Obviously, changing user APIs is bad, and not everyone will have identical 
expectations, but I'm just kind of curious. Was this an artifact of performance 
considerations, or a deliberate part of a larger philosophy of having the 
syntax be as explicit as possible?

Then again, aside from keeping existing column, to me the `drop` on the 
pre-`explode` column would often seem a sensible default as well, so point 
taken that expectations may differ, in which case defaulting to whatever takes 
least processing definitely seems a sane choice.

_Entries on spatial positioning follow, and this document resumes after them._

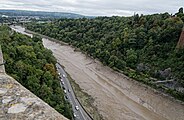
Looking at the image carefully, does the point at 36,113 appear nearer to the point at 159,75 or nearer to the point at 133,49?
the point at 159,75

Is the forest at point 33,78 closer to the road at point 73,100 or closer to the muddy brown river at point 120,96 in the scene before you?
the road at point 73,100

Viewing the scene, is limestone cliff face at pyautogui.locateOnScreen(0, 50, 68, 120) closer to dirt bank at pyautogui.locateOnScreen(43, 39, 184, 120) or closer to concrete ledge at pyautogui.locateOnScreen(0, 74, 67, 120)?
concrete ledge at pyautogui.locateOnScreen(0, 74, 67, 120)

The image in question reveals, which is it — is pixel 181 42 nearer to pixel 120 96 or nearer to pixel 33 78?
pixel 120 96

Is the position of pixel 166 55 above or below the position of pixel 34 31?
above

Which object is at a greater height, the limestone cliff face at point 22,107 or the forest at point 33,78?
Answer: the limestone cliff face at point 22,107

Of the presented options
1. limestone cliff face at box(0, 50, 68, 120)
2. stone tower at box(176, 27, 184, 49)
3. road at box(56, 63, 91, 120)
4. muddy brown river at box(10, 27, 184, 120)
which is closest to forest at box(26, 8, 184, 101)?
stone tower at box(176, 27, 184, 49)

Something else I was thinking about though would be an `explodeZipped` type of 
function, to explode multiple equally-sized-array columns together, as opposed 
to chaining separate explodes to form a Cartesian. I was still sort of looking 
into that, but... at this point I'd wonder if perhaps I've overlooked existing 
functionality for that as well. :)


> Allow exploding arrays of structs in DataFrames
> ---
>
> Key: SPARK-11431
> URL: https://issues.apache.org/jira/browse/SPARK-11431
> Project: Spark
>  Issue Type: New Feature
>  Components: SQL
>Reporter: Tycho Grouwstra
>  Labels: features
>   Original Estimate: 24h
>  Remaining Estimate: 24h
>
> I am creating DataFrames from some [JSON 
> data](http://www.kayak.com/h/explore/api?airport=AMS), and would like to 
> explode an array of structs (as are common in JSON) to their own rows so I 
> could start analyzing the data using GraphX. I believe many others might have 
> use for this as well, since most web data is in JSON format.
> This feature would build upon the existing `explode` functionality added to 
> DataFrames by [~marmbrus], which currently errors when you call it on such 
> arrays of `InternalRow`s. This relates to `explode`'s use of the schemaFor 
> function to infer column types -- this approach is insufficient in the case 
> of Rows, since their type does not contain the required info. The alternative 
> here would be to instead grab the schema info from the existing schema for 
> such cases.
> I'm trying to implement a patch that might add this functionality, so stay 
> tuned until I've figured that out. I'm new here though so I'll probably have 
> use for some feedback...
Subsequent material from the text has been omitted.